Zu welchen dramatischen Auswirkungen der stete Ausbau eines natürlichen Ästuars und damit eine Anpassung an die Bedürfnisse der Seeschifffahrt führen können, zeigt sich exemplarisch an der Ems. Mögliche Lösungsansätze zur Verminderung des Schwebstoffproblems im Rahmen des Masterplanes Ems 2050 wurden aufgezeigt. Das Kolloquium endete mit einem erfrischenden Vortrag über die Erfahrungen im aktuellen Dialogforum zum Strombau- und Sedimentmanagementkonzept der Tideelbe.

Eine etwas herzhaftere Diskussion zu den vorgestellten Beiträgen wäre wünschenswert gewesen. Die beachtliche Teilnehmerzahl und die Diskussionen in der Kaffeepause zeigen uns allerdings das Interesse an den wissenschaftlichen Arbeiten der BAW im Spannungsfeld Ästuar, Seeschifffahrt, Ausbau der Seehafenzufahrten und Hafenwirtschaft. Dazu zählt auch eine diligente Form der Kommunikation der Ergebnisse der Gutachten und Forschungen. Dr. Maik Bohne (HPA) fasste es in seiner Präsentation in etwa so zusammen: Ein erfolgreicher Kommunikationsprozess zur Umsetzung von Großprojekten wie eine mögliche Elbvertiefung muss maßgeblich auf der Klaviatur der Emotionen gespielt werden.
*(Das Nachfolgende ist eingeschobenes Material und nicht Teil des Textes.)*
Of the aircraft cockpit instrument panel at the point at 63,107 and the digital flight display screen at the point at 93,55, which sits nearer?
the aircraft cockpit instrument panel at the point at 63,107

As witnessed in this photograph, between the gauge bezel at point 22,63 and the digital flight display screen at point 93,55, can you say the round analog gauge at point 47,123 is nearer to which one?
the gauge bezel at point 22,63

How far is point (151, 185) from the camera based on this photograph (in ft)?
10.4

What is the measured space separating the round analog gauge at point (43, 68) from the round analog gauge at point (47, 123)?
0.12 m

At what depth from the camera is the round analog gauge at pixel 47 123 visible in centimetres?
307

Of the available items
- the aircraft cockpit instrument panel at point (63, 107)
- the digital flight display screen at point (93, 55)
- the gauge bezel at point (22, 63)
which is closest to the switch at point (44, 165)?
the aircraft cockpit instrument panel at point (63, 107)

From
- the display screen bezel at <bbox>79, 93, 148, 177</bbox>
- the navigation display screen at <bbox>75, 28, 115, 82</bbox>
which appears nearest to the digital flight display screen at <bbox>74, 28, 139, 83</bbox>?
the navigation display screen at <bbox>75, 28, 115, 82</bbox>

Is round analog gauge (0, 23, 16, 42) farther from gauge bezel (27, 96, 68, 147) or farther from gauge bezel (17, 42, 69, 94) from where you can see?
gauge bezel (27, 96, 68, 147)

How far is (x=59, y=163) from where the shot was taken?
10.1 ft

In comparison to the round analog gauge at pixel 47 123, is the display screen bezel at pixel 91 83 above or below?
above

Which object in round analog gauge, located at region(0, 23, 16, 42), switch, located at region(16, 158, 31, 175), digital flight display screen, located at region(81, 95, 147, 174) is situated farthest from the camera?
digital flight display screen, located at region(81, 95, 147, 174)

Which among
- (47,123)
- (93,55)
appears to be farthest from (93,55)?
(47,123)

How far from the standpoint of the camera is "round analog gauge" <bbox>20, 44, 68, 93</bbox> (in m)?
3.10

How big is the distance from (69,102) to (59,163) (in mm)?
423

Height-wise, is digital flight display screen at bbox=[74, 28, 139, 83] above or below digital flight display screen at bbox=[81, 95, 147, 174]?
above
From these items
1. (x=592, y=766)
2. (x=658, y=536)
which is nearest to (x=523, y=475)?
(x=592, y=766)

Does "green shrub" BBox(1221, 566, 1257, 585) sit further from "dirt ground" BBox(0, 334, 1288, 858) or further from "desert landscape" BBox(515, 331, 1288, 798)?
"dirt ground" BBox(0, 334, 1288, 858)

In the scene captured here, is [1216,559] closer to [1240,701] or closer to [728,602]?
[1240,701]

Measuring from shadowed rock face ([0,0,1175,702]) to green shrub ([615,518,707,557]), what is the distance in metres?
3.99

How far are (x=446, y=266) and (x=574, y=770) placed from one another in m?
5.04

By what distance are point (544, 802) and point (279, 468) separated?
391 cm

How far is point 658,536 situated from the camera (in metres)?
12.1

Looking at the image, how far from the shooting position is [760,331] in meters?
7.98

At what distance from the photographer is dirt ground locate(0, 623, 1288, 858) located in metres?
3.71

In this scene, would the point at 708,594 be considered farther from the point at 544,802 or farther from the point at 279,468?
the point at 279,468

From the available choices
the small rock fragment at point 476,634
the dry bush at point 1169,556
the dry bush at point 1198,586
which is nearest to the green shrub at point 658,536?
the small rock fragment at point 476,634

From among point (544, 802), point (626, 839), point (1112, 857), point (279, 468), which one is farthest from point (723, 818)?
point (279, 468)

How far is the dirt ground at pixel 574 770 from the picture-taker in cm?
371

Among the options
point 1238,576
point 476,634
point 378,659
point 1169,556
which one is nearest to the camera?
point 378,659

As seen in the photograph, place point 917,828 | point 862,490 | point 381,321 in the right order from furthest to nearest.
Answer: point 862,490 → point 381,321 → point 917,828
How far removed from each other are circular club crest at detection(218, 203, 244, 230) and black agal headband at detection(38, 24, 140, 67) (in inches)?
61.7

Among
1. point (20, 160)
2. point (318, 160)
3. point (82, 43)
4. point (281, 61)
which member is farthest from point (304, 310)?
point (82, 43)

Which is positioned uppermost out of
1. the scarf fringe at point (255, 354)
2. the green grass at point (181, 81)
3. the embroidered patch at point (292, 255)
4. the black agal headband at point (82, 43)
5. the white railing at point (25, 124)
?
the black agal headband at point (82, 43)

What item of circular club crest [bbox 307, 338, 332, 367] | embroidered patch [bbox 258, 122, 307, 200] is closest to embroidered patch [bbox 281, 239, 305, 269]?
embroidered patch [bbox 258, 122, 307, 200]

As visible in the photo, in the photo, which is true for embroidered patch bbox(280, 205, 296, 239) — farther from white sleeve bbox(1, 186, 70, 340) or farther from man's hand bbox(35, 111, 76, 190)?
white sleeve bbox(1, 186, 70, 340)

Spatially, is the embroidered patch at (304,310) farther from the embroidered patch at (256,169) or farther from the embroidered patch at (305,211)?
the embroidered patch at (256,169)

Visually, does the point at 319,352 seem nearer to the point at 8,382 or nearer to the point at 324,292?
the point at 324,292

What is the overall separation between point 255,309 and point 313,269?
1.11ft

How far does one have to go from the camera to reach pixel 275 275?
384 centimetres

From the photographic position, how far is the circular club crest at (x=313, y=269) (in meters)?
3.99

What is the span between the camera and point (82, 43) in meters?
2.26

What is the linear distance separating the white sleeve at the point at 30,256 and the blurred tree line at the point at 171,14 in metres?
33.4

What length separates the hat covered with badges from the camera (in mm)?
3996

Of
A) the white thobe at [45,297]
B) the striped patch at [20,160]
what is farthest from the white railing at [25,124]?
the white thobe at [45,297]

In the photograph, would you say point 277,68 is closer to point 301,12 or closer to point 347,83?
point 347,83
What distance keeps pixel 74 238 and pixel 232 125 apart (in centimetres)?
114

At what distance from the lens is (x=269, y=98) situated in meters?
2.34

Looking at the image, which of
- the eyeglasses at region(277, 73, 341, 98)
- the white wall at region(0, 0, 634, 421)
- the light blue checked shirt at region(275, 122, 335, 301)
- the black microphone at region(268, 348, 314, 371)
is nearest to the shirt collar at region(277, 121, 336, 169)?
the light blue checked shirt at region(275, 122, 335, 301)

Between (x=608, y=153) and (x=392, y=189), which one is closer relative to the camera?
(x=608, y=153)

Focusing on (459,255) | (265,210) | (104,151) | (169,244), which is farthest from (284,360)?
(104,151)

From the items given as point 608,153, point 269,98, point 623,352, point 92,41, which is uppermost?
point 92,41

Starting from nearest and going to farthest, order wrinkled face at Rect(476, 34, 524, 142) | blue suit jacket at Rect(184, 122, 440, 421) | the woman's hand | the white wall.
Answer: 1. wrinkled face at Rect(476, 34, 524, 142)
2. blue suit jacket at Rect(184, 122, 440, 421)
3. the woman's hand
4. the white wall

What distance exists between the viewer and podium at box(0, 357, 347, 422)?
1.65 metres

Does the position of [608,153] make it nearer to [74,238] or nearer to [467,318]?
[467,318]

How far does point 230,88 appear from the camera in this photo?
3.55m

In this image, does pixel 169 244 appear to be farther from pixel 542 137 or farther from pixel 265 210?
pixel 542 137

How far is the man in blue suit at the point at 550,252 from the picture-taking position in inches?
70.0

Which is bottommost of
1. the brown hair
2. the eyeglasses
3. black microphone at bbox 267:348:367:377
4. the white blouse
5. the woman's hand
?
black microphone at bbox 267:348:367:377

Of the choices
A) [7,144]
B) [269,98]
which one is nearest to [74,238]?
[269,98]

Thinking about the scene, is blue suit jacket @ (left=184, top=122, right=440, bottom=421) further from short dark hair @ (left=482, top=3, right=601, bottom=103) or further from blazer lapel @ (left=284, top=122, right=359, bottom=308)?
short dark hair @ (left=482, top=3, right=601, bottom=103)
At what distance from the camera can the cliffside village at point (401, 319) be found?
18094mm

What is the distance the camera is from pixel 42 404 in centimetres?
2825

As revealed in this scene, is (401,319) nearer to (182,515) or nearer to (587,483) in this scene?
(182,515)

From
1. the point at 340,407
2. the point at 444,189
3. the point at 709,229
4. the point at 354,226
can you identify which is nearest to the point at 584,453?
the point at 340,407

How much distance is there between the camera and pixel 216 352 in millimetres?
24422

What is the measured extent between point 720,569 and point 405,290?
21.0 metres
Die Präsentationen der angesprochenen Vorträge finden sich unter www.baw.de http://www.baw.de/DE/service_wissen/publikationen/tagungsbaende/tagungsbaende.html.


 

[1] OECD/ITF (2015): ITF Transport Outlook 2015, OECD Publishing, Paris/ITF, Paris.
DOI: http://dx.doi.org/10.1787/9789282107782-en .

[2] Ultra-Large Container Ships (ULCS) ist die derzeit größte Containerschiffsklasse mit bis zu 22.000 TEU (http://www.meta-evolutions.de/pages/artikel-20080720-schiff-klasse-groesse.html). Das größte derzeit verkehrende Containerschiff, die MSC Oscar trägt maximal 19.224 TEU.

Verfasst von Steffen Grünler

Als wissenschaftlicher Angestellter prüfe, analysiere und interpretiere ich mittels komplexen Messtechnologien aufgenommene Daten. Der Fokus der Naturuntersuchungen liegt hierbei auf Strömungs- und Transportprozessen in Tideästuaren.